Excerpted passage:
::::::::
Raymond Dury, Fifth Third's EVP and CIO, adds that the infrastructure work is ongoing. "We built the foundation and now we're finding ways to take advantage of it," he says. "We're becoming more of a customer anticipatory organization this way."

Yet this infrastructure foundation is just part of the equation. Predictive analytics still are required to turn data into actionable information. "We're in an alternative-delivery world," says Menyhart. "We used to see the customer in the branch monthly. Now it might just be yearly. We want to be sure the experience they have with us is worthwhile."

To enhance that experience, Menyhart continues, Fifth Third set out to customize it for each individual customer. "We created a tool that can provide predictive, targeted best offers when the customer comes to us -- when appropriate," he says. "We'll either follow up on a problem to see if it was resolved, or we'll make a relevant product offering." Menyhart declines to name the vendors with which Fifth Third worked to develop the predictive analytics tool, but he notes that some of the work was done in-house.

The appropriateness and consistency of targeted messages always are top of mind for the bank, adds Dury. "The offers have to be relevant, otherwise it can become a negative experience because the customers will feel the bank knows nothing about their relationships with us," he explains.

Seeking Foresight

Like Fifth Third, Wachovia also sees the implementation of a predictive analytics approach to customer service as an ongoing process. According to Wachovia's Thorpe, however, the bank's new head of insight and innovation (which is part of the marketing division), Ramin Eivaz, who comes from the consumer packaged goods industry and oversees the statistics and modeling group, has challenged Thorpe and his team to look for best practices in analytics and retention from other industries.
::::::::
[Items from a data source]

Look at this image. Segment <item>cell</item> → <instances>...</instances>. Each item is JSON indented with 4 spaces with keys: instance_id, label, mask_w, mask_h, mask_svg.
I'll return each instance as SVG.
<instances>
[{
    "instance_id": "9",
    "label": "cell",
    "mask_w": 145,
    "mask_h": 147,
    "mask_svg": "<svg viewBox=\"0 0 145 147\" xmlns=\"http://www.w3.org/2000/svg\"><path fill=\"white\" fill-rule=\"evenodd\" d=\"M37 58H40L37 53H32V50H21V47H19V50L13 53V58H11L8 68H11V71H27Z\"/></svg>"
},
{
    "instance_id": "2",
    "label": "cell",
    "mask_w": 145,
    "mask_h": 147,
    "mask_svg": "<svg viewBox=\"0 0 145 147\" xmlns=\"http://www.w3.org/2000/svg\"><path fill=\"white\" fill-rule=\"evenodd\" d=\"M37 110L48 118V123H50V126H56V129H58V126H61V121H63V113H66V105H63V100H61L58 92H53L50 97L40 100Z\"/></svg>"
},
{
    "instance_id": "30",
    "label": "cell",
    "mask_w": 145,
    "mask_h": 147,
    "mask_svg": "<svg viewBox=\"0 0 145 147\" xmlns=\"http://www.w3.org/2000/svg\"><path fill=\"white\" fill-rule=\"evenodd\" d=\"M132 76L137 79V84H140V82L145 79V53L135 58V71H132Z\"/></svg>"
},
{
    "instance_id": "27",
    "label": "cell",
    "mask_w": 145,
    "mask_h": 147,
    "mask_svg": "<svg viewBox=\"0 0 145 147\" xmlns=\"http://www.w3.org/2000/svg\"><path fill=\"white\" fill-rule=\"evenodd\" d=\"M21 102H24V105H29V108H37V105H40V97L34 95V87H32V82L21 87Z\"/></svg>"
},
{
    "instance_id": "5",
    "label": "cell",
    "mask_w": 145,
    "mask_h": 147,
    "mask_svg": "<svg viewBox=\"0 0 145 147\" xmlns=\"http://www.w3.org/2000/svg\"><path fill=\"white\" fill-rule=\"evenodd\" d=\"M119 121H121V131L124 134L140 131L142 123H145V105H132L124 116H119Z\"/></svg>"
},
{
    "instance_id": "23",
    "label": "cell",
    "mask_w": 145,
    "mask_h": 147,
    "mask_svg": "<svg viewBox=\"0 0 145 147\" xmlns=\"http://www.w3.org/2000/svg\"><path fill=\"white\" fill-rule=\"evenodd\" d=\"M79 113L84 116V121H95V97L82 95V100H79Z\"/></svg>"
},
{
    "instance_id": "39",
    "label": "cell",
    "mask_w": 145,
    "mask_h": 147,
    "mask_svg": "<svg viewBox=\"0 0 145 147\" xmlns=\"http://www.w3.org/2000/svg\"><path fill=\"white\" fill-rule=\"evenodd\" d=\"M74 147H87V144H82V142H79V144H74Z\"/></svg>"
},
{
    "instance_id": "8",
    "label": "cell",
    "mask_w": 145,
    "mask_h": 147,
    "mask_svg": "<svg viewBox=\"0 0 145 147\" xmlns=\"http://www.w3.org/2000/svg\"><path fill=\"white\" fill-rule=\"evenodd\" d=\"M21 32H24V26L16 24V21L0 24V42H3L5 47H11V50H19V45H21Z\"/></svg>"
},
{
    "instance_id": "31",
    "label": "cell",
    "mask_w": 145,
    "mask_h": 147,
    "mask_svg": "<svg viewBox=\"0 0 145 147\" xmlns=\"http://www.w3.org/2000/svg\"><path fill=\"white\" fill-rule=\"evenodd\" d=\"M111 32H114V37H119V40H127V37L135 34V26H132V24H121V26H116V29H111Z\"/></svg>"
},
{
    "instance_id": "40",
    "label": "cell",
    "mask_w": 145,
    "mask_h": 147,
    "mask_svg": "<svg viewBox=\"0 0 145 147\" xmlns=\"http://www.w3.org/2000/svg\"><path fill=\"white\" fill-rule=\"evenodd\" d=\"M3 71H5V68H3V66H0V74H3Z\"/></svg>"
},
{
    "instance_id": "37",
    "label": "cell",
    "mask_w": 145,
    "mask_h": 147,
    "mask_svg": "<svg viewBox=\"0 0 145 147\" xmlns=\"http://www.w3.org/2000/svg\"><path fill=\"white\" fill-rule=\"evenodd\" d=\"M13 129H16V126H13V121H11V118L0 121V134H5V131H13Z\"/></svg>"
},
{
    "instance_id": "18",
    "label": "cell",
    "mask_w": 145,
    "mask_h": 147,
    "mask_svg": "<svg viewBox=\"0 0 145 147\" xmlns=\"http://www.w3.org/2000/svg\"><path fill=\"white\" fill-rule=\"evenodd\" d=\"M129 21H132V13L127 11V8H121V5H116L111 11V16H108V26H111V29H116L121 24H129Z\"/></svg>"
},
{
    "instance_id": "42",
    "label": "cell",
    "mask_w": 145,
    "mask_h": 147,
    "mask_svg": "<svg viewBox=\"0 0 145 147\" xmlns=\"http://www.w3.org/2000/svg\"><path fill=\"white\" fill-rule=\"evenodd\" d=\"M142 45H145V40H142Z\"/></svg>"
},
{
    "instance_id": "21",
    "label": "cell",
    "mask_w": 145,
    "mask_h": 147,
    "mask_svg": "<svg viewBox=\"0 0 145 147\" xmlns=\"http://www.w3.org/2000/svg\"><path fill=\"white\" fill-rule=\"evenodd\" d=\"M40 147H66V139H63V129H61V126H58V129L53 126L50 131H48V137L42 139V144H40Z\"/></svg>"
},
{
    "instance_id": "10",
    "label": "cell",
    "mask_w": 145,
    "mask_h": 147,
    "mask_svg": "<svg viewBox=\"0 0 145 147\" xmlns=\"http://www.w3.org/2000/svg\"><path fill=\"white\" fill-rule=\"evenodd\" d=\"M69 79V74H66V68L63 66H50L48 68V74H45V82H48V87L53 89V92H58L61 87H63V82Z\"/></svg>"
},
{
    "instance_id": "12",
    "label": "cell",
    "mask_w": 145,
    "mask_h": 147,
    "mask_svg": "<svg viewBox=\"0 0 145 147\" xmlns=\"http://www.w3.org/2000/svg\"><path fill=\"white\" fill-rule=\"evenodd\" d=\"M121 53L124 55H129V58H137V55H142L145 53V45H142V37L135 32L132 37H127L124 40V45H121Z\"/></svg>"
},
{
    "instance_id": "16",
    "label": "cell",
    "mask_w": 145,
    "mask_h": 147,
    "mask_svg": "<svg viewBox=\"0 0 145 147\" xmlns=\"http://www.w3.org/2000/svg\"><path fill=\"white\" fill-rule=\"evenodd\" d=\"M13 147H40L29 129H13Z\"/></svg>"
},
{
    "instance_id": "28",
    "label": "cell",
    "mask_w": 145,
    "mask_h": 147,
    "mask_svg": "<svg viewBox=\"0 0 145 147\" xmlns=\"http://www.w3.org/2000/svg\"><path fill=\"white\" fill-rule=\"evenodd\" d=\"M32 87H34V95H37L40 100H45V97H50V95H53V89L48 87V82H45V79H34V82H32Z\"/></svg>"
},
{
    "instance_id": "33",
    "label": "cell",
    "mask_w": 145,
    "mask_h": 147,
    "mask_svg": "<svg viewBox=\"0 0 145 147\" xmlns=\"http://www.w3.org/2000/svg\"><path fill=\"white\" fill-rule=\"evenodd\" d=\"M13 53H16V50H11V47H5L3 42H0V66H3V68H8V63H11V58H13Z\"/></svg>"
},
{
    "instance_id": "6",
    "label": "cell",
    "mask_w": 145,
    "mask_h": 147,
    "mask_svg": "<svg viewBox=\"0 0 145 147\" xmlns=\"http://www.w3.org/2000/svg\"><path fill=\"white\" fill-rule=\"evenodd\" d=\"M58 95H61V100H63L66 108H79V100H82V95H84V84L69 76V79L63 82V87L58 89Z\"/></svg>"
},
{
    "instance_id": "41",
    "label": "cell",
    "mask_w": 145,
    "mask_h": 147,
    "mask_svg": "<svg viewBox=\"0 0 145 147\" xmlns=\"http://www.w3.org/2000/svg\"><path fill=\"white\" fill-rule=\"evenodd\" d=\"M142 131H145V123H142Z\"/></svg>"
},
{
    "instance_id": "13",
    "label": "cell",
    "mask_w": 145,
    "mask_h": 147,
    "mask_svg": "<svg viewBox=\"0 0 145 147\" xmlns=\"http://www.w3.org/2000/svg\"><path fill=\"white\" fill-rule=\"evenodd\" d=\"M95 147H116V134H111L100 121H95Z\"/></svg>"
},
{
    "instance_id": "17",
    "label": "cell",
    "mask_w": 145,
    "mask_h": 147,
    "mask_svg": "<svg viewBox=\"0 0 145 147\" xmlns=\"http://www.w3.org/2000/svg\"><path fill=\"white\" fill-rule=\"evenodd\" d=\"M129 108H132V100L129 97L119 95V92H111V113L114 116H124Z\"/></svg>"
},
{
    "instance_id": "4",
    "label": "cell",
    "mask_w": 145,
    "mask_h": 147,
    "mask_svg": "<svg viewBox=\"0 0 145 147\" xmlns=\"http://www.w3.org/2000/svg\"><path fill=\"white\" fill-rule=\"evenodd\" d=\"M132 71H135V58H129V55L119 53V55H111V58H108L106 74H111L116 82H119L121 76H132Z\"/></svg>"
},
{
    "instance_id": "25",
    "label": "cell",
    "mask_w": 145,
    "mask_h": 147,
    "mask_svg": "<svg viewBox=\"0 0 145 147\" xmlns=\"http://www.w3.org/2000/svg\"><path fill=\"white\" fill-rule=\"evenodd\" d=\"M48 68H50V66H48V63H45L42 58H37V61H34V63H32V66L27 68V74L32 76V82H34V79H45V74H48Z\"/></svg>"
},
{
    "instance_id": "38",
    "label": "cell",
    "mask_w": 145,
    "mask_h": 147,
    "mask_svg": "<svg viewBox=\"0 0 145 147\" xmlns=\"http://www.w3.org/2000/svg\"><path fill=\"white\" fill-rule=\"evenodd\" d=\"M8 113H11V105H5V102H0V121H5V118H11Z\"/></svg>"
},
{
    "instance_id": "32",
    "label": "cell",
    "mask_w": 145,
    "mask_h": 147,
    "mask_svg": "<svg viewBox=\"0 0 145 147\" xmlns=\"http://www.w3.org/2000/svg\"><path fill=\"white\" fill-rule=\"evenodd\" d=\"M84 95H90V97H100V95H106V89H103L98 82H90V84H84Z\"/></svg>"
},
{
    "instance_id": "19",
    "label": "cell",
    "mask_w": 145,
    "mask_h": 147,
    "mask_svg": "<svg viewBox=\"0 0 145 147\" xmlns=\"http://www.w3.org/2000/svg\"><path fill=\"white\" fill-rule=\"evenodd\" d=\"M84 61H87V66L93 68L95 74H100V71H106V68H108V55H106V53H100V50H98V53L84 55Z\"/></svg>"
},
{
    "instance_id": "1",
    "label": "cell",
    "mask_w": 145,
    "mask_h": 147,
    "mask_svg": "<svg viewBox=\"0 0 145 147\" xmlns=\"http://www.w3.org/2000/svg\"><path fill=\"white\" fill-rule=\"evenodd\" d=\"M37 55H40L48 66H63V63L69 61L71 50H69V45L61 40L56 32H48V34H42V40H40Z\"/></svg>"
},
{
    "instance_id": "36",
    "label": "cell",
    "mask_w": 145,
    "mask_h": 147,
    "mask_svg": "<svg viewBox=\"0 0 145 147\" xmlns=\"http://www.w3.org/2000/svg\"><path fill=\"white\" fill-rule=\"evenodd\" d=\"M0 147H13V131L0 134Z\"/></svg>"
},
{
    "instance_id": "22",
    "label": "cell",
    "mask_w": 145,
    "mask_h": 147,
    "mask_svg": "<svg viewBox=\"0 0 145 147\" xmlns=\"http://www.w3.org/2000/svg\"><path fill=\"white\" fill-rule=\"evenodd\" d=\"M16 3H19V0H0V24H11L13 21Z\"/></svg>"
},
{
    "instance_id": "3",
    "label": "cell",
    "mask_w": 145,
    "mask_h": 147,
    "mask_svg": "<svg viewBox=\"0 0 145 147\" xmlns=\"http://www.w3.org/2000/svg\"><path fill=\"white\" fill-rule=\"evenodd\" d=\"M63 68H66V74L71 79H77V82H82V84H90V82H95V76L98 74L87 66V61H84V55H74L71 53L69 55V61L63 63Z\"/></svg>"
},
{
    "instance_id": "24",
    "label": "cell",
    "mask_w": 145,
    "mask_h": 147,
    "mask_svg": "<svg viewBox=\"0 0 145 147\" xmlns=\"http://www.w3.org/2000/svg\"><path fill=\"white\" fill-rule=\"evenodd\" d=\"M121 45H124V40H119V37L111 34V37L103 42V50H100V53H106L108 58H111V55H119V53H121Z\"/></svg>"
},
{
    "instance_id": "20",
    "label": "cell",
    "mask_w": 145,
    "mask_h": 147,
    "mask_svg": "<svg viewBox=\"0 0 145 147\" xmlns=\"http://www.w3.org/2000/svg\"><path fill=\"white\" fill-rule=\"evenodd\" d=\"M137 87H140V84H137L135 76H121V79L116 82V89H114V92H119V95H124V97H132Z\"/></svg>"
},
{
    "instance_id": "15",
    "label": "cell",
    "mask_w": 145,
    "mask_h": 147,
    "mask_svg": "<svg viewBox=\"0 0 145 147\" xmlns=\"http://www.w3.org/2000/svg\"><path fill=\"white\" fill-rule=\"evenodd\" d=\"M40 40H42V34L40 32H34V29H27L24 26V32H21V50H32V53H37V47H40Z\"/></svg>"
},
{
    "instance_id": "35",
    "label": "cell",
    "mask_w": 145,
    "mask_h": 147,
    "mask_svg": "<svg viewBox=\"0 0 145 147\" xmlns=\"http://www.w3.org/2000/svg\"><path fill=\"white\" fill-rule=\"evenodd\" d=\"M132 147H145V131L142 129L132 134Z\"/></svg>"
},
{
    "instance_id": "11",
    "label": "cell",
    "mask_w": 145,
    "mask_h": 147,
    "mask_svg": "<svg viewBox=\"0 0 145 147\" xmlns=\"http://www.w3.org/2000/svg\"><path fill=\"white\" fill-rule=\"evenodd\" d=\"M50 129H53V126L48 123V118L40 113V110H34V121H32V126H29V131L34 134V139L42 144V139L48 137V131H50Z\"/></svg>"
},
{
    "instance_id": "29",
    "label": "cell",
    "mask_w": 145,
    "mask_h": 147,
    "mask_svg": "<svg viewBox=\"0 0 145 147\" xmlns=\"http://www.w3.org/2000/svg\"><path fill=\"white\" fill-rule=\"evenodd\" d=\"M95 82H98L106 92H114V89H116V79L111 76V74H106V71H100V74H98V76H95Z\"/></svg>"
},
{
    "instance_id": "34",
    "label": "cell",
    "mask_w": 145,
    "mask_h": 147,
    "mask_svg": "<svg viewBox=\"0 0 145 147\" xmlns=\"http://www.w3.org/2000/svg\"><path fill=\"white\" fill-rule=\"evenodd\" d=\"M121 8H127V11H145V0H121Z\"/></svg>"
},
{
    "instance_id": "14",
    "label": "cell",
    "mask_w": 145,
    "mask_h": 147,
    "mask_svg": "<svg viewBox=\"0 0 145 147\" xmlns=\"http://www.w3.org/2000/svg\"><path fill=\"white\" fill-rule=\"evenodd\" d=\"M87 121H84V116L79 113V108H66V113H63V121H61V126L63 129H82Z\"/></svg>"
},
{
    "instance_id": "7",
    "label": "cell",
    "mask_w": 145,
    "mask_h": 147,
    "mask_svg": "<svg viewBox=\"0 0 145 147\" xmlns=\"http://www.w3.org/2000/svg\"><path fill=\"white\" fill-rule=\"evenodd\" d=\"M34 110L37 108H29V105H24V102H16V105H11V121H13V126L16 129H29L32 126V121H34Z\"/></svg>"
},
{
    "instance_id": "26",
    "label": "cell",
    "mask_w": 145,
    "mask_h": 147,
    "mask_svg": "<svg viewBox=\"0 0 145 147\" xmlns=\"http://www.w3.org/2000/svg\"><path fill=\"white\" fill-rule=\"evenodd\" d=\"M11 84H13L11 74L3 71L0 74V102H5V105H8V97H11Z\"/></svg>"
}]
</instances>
::::::::
Set of tasks:
**A.** Answer these questions using the excerpt:
(i) What is Raymond Dury's title at Fifth Third?
(ii) According to Menyhart, how often did the bank used to see the customer in the branch?
(iii) What industry does Ramin Eivaz come from?
**B.** Summarize the excerpt in two sentences.
**C.** In the excerpt, swap "best practices" for "proven methods" and give the text from "Like Fifth Third, Wachovia" to "from other industries.".

Answers for the exercise:
**A.**
(i) EVP and CIO
(ii) Monthly
(iii) The consumer packaged goods industry

**B.** Having built an infrastructure foundation, Fifth Third created a predictive analytics tool that gives customers targeted best offers or follow-ups, since customers now come to the branch less often, and Dury says such offers must be relevant or they can become a negative experience. Wachovia also treats predictive analytics for customer service as an ongoing process, and its new head of insight and innovation, Ramin Eivaz, has challenged Thorpe and his team to look for best practices in analytics and retention from other industries.

**C.**
Like Fifth Third, Wachovia also sees the implementation of a predictive analytics approach to customer service as an ongoing process. According to Wachovia's Thorpe, however, the bank's new head of insight and innovation (which is part of the marketing division), Ramin Eivaz, who comes from the consumer packaged goods industry and oversees the statistics and modeling group, has challenged Thorpe and his team to look for proven methods in analytics and retention from other industries.